To those who are angry and rebellious at “the global new world order,” or even at their local governments for pushing “global warming green tax” and “fear of the future” onto the human populace, good for you! I agree with your anger, rebellion and mistrust!
Alas, just because there are all sorts of nefarious reasons for their agenda, it does not mean that radical climate change is not real! It is real.
An analogy might be that a man runs up to door shouting, “A tornado is coming!” You know that he wants to rob your house when you run to the basement, so you stay put. Alas, a tornado is coming and it hits you. The fact remains, the man did plan to rob you.
Yes, I know, that is a little corny, but hey, I used to live in Iowa in the middle of cornfields until they dried up in July. My response to Tony Elliott’s article entitled, “Simply Put, Climate Change/Global Warming Does not Exist” is included in this article which says, “Climate Change Does Too Exist!” Mr. Elliott and I might sound like two squabbling school children but I do respect Mr. Elliott’s work. I also respect Pat Regan’s work,who is a friend, but I am ringing the bell of global climate alarm.
I would like to cover three subjects which Tony Elliott uses to prove there is no radical climate change:
1. Tony says, “One of the reasons for the deadly outcome of this tornado outbreak is likely due to the fact that highly populated areas of the nation were hit. The weather pattern can explain why these highly populated areas were struck.”
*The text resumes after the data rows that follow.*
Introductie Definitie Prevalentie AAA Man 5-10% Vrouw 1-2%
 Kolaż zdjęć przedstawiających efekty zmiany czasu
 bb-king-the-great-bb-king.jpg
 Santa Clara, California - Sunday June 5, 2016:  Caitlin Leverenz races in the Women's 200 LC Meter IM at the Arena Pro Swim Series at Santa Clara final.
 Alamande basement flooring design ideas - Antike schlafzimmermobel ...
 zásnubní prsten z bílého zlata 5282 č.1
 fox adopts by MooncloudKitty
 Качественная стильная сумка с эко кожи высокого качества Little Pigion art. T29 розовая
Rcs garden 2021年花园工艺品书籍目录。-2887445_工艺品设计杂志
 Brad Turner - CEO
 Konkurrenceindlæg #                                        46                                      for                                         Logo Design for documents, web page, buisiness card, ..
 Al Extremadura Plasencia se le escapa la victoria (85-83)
Notice the steady march upward. Is this only because there are more people in what were vacant spots? This is Mr. Elliott’s argument. The Midwest has the most tornadoes, and it has not grown in population like other areas of the country have. For instance, this Iowa county had 10,000 people in 1958 and it now has a population of – 10,000 people. To say that the rise in frequency and severity of violent super-storms which happen all across the planet these days, is an illusion simply because more people are experiencing them, just makes no sense.
But you say, “These charts only go to the beginning of 2010, so here is information on 2011 and 2012:
2011 was an unusually active and deadly year for tornadoes across the U.S., with a total of 1,691 tornadoes reported across the country, more than any other year on record except for 2004, which saw 1,817 tornadoes. Several tornado records were broken in 2011, including for greatest number of tornadoes in a single month (758 in April) and the greatest daily total (200, on April 27).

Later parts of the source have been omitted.